◆ Job 1:
According to the club history below, in what year did the beginning of a pay structure come?
◆ Job 2:
Which regional Sections does the club history below name?
◆ Job 3:
Carry the club history below forward, picking up after its final sentence.

The first office was in the Boat Store in Island Street, and later in the then then Custom House on Custom House Quay. Subsequently it moved back to Island Street again, in the present premises. ‘Island’ seemed an appropriate name for the club on all counts. The name of the street is derived from the North Oarstone, which lay near the present Cove’s yard. After 1850 land was reclaimed from Shadycombe Creek and the Club’s properties stand upon made ground. Shore property, offices and office equipment have never had first call on the Club’s resources; which has generated one of the Club’s present problems. As late as 1955 the Club was appealing for a full size typewriter. The existing portable, on loan from John Baylay, was wearing out and had become too feeble to cut stencils!
Office equipment might be a bit limited but by the mid fifties the Club had acquired over 800 members and had emerged, in all essentials, recognisably in its present form. There were Flag Officers and an elected Committee, some paid staff and a Secretary, who managed the Club’s affairs. In the earliest years everyone was on a more or less honorary basis, but this Utopian state of affairs could not be expected to last and the beginning of a pay structure came in 1954. But for many years to come pay to full time working members was based on the principle that they were paid the minimum amount with which they could manage their lives. There is now a formal, graded pay structure for staff members; nevertheless it remains true that present day Staff members do not find the prime attraction in working for the Club to be financial!
The first Secretary was Helen Shaw, who held the fort very much on her own. She was succeeded by Harry Nicol, then followed Anne Snow, who was succeeded by her mother, Octavia Snow OBE. In 1956 the late Angus Primrose, A.I.N.A, was in the chair. He went on, in later years, to design Chichester’s Gipsy Moth IV, and sadly, was lost at sea off Florida in 1980. He was succeeded by John Hobbs in 1957, who was followed by Ted Pearce in 1961.
CONSOLIDATION
In the same period the operational form of the Club was also consolidated very much into its present form, although on a smaller scale. By 1956 the regular cruising fleet consisted of Provident, Hoshi and the Nicolette, of 24 tons TM. It had been found necessary to retire Rulewater in 1954 and she became an accommodation vessel for the Dinghy Section, located in The Bag. A rather bewildering maze of cabins was constructed inside her, the most cramped and gloomy being known as “The Death of Nelson”, from its resemblance to the cockpit of Victory!
Ilton Castle served from mid 1952 as the first regular dinghy sailing HQ, adapted for the purpose, but she had to be replaced by an ex-Motor Gun Boat, Kiwi. The most eccentric vessel of this period, attached to the Club, was the double ended Bermudan steel schooner Darlie. Since her masts were both of the same height it was often impossible for observers to determine which way she was heading. The wheel had a full turn of play on it, so that those on board were not sure either, particularly after the variable pitch propellers had done their worst. Her saloon boasted a double bed and a piano, calculated to satisfy the basic desires of any proper sailor – that is, sleep and some music.
The third arm of the Club, established in the fifties, consisted of the regional Sections – London, Midlands, Northern, and lastly Western, based on Bristol. Their object was, and is, to provide a link between the Club, based at Salcombe, and its members scattered all over the country, with the heaviest concentration centred on London. Their main activities have been social in the winter and some degree of Sectional sailing from bases other than Salcombe.

(Excerpts of spatial question data)
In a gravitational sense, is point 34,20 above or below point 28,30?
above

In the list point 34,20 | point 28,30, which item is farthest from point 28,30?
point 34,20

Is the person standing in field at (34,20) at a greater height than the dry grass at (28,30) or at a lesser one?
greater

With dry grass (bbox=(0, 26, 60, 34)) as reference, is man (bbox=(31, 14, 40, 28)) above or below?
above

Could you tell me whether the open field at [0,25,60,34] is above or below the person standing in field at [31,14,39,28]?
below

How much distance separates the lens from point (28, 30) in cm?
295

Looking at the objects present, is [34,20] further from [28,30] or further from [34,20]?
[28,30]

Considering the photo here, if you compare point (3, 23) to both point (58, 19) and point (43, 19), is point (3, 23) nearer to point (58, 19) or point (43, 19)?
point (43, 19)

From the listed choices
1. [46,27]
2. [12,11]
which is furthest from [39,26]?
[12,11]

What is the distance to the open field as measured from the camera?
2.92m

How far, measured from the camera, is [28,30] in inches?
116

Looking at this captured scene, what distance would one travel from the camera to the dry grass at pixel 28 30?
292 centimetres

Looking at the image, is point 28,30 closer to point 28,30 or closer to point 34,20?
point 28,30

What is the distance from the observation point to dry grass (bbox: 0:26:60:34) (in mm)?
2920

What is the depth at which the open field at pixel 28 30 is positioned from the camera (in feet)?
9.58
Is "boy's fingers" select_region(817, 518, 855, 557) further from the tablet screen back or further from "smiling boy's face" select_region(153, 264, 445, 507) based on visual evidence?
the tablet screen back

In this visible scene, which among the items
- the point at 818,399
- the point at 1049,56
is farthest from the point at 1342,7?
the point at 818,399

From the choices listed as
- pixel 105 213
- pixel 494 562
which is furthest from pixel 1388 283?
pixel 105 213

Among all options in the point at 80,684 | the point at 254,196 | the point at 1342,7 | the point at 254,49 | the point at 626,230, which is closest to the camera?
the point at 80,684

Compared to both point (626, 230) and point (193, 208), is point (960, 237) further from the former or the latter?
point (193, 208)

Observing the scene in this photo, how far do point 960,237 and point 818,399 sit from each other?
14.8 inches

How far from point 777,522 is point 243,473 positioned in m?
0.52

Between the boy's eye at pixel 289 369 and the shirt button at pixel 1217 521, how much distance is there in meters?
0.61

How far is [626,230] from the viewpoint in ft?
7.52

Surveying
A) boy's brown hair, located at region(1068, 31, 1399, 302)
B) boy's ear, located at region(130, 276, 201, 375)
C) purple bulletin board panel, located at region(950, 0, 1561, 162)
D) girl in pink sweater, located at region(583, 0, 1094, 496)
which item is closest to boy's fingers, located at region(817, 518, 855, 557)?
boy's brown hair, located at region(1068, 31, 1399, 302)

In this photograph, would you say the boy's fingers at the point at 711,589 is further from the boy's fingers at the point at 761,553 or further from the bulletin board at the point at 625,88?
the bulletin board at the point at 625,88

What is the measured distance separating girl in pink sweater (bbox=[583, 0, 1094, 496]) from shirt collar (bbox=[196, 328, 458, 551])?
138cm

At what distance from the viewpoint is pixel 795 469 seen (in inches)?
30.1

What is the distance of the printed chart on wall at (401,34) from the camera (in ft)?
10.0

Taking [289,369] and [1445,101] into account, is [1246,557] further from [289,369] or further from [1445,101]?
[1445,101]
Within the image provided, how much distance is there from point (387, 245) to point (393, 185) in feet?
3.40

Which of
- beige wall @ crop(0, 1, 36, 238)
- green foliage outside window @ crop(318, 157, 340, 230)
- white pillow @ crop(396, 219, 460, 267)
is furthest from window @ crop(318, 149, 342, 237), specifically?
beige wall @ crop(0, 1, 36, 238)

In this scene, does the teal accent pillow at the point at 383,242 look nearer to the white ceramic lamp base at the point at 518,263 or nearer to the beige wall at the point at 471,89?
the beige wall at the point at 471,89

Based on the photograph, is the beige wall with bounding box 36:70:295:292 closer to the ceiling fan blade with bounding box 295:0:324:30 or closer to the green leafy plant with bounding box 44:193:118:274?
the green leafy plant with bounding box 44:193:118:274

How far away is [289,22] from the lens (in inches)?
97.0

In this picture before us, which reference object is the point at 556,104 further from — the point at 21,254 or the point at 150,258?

◆ Task result 1:
1954

◆ Task result 2:
London, Midlands, Northern, and Western (based on Bristol).

◆ Task result 3:
In the fifties the main routines and traditions of the Club were established ashore and afloat. A cruising boat is a little closed world. Watch rotas, brass polishing, housekeeping, cooking and various ritual routines once satisfactorily devised do not have to be changed. Skippers, mates and cooks got to know how to handle crews, and vice versa.
Skippers learnt to identify those crew members who were on their way up to become mates and skippers, and also bright intelligent people who would make a mess of things with the headsails, because they were on holiday and had switched off the learning mechanism.
The Dinghy Section had to respond to new accommodation vessels, new types of dinghy, and ultimately the crowding of the harbour with moored boats. The personality of the Dinghy Master counted for everything.
The administration had to cope with a growing Club and the Committee had the problem of making ends meet in changing conditions and with an ever present shortage of working capital.
CAPITAL ASSETS
In the late fifties and early sixties some form of consolidation of capital assets was the order of the day. John Baylay repaid those who had provided the initial capital for the purchase and loan of craft. It was now the turn of the Club to repay in effect interest free loans from John Baylay. In 1958 Kiwi was almost complete as an accommodation vessel and the mortgage had been paid off. In the same year Hoshi came into the Club’s ownership, but mortgaged up to the bowsprit. Provident and Nicolette followed suit, but the mortgages were all paid off in a few years. In the early sixties the Club also had, on loan, the Bristol Channel Pilot Cutter Marguerite, famous in her time for racing.
In 1959 Astra, ex RAF, was acquired as a further operational base for the Dinghy Section. Two years later total membership had reached 1500 and a Sailing Section and cruising base was established in the Solent, using Westward, a steel-clad ex-Landing Craft (Infantry), which had been very well converted by its previous owner as a house-boat. Boleh, an eccentric Malaysian-built Junk, was stationed in the section. The Solent Section was a good try, but perhaps ahead of its time and Westward was brought to join Kiwi and give a major boost to the Dinghy Section facilities at Salcombe, both being in full commission in 1964.
On the cruising side the Club was accorded the privilege, amongst some other organisations, of borrowing the Royal Yacht Bloodhound, complete with Sailing Master, so that for the 1963 and 1964 seasons the Club had four large cruising units in action, this temporary arrangement inspired the acquisition of a modern, fast, cruising boat.
This was Irina VII, 25 tons TM, built in 1935 for cruising in the Scottish lochs and islands, under the name of Sonas, the Gaelic for ‘happiness’. She was bought at a moderate price from a Norwegian shipowner, which involved collecting her from the Bergen fjord. The passage to Salcombe was frowned on by some Norse sea god and the crew endured some fearsome weather before the god’s influence ran out at the English Channel. Her sloop rig, with 70-foot mainmast, was deemed not ideal for Club cruising and she was altered to the present ketch rig.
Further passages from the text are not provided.